◆ What you will do ◆
1 – In the Möbius-sum question, reproduce everything from "I tried using" down to "to give $0$.", substituting "mathematical induction" for "Induction".
2 – According to the Möbius-sum question, how many distinct prime factors must n have for the stated sum to equal zero?
3 – Carry on the Möbius-sum question from the point at which its text ends.

◆ Page text ◆

Prove that $\sum_{d|n}\mu(d)\log^m d=0$

Question

Prove that $$\sum_{d|n}\mu(d)\log^m d=0$$ if $m\ge 1$ and $n$ has more than $m$ distinct prime factors.

I tried using Induction and kind of succeeded in the sense that if we write down the case $m=2$ and $n=pqr$, $p,q,r$ being distinct primes, the general case becomes quite evident- \begin{align*} \sum_{d|pqr}\mu(d)\log^2 d &= \mu(1)\log^2 1+\mu(p)\log^2 p+\mu(q)\log^2 q+\mu(r)\log^2 r+\mu(pq)\log^2 pq+\mu(qr)\log^2 qr+\mu(pr)\log^2 pr+\mu(pqr)\log^2 pqr\\ &=0-\log^2 p-\log^2 q-\log^2 r+(\log p+\log q)^2+(\log q+\log r)^2+(\log p+\log r)^2-(\log p+\log q+\log r)^2 \end{align*} from which it is intuitively clear that the terms will cancel out to give $0$.

◆ Data excerpt ◆
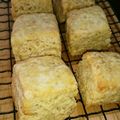 ameうめ's cooksnap of when they made 全粒粉おからスコーン.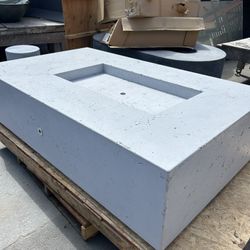 Concrete Fire Pit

◆ Outputs in order ◆
1 –
I tried using mathematical induction and kind of succeeded in the sense that if we write down the case $m=2$ and $n=pqr$, $p,q,r$ being distinct primes, the general case becomes quite evident- \begin{align*} \sum_{d|pqr}\mu(d)\log^2 d &= \mu(1)\log^2 1+\mu(p)\log^2 p+\mu(q)\log^2 q+\mu(r)\log^2 r+\mu(pq)\log^2 pq+\mu(qr)\log^2 qr+\mu(pr)\log^2 pr+\mu(pqr)\log^2 pqr\\ &=0-\log^2 p-\log^2 q-\log^2 r+(\log p+\log q)^2+(\log q+\log r)^2+(\log p+\log r)^2-(\log p+\log q+\log r)^2 \end{align*} from which it is intuitively clear that the terms will cancel out to give $0$.

2 – More than m distinct prime factors, with m ≥ 1.

3 –
But, to use Induction, we need to break a $\log^{m+1}d$ into lower powers of $\log d$, and the cancellation will be very difficult to show (especially considering the fact that it would require multinomial theorem).

So, is there an easy way out? Can we somehow use Dirichlet Multiplication or Möbius Inversion Formula?

A duplicate question has been suggested, but the answer here ends with "You still need to do some work before you can apply the induction hypothesis" which is precisely where I am having my troubles.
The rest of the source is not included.